One further note: We are using this story to direct us to the Lord, but our life is not Sarah’s life, and sometimes, we feel we receive a promise from God, but it never materializes. John the Baptist knew Jesus was the Messiah, but he thought he would come with power and destroy the Romans and break him out of jail. He knew the promises from scripture that Jesus was going to come with power and put an end to Satan, but like so many others, he missed the fact that there was another coming, when Jesus would appear as a lamb, as a suffering servant, to take away the sins of the world and bring in the gentiles. At one point, John’s confused … why is this happening? Is Jesus really the Christ? He sends word to the Lord. And Jesus replies essentially, “Yes, I am the Messiah…. I’m doing all these things. Blessed is his who is not offended at me.” Sisters, if God has spoken a living word to you; if you felt something would be restored, and it never happened. Or healed, and healing never came. It can be crushing. Did God fail us? Did we hear him rightly? Is he really who he says he is? Oh, dear sister, he is. He is who he says he is. There is more to the story. More we don’t know. Maybe won’t know, until he comes. Until that day, can we still trust him by faith? Can we hear his gentle words, “I am He … blessed is his that is not offended at me.” We can be offended. We have reason to be hurt. But oh what a blessed thing to trust our Lord. To know he has the whole story, he knows what he’s doing, and to lay aside our offense at him.
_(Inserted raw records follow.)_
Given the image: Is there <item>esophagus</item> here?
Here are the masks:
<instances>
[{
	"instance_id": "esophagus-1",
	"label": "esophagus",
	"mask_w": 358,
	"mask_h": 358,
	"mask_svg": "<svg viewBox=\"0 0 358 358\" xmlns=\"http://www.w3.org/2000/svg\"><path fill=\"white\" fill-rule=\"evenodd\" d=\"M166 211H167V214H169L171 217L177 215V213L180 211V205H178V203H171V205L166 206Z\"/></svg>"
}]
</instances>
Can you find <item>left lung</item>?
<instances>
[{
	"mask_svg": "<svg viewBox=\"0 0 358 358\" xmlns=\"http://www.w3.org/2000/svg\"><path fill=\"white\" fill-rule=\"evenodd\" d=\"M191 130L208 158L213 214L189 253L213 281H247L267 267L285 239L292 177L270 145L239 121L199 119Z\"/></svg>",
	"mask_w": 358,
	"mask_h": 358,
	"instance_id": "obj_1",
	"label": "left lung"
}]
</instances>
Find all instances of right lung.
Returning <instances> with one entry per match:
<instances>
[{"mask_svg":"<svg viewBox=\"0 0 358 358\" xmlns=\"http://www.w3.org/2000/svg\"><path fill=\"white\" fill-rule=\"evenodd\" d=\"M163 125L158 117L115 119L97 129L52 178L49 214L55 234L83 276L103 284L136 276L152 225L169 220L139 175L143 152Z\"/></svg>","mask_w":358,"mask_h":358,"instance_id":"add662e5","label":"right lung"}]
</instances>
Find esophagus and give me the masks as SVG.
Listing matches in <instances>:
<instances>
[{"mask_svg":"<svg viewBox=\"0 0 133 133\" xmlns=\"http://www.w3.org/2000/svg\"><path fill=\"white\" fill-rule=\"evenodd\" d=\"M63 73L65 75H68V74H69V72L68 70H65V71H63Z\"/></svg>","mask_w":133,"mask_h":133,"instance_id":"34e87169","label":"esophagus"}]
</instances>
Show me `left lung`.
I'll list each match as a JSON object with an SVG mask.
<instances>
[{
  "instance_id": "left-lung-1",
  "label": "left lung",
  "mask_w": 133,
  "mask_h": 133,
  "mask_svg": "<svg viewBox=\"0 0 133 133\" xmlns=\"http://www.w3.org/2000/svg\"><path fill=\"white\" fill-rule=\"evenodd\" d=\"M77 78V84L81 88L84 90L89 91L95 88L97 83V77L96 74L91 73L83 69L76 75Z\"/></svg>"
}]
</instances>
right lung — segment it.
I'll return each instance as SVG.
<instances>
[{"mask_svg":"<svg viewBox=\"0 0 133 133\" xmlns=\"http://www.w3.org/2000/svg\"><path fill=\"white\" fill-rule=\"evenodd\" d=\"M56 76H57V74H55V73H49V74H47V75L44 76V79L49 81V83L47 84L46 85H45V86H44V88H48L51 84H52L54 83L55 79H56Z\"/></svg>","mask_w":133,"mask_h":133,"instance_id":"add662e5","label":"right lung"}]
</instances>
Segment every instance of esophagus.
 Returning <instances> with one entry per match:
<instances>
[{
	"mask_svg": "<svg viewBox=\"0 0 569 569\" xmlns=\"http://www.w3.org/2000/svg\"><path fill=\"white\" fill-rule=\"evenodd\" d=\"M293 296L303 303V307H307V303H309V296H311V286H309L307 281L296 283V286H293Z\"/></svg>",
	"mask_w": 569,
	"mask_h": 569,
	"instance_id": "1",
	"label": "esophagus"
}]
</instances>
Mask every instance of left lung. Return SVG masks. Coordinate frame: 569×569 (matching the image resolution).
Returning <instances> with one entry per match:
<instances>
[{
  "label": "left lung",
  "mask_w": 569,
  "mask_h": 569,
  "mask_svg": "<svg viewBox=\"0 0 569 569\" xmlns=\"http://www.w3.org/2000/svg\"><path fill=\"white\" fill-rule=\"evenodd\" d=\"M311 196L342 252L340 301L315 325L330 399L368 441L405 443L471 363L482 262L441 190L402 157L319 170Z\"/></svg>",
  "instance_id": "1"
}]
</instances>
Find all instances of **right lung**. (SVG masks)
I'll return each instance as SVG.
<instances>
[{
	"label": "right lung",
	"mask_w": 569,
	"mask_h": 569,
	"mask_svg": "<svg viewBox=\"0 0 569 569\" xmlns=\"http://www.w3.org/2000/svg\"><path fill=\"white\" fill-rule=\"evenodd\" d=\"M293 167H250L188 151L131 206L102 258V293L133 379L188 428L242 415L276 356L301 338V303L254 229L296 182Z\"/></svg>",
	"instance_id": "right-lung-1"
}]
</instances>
**This phrase from Genesis 15:16 is worth a study. God wanted to give Israel this land, He also wanted to wipe out their Amorites for their evil, but it would be another 400 years until this was accomplished. In the meantime, Israel went down into Egypt, fell into slavery, and remained in slavery. Why did God allow 400 years of slavery? Why does he connect it to the evil of these people? God’s ways and workings are often beyond our understanding, but it’s helpful to remember that often, God is working 1000 things behind the scenes, and we may only be aware of 2 of them. There are so often things God wants to do, even for his own people, but he still must wait on something else to happen, or until something is worked out in us, before he can bring it to pass.

 

Other thoughts for further meditation and discussion:

  • What does it look like to receive a promise from God? Both in the scriptures and in your own life today?
  • Why may God “wait” to bring about a promise?
  • Ponder or discuss a time in your own life when you took something into your own hands and it just became a mess
  • How can we respond if a promise is delayed, or never happens as we thought it would?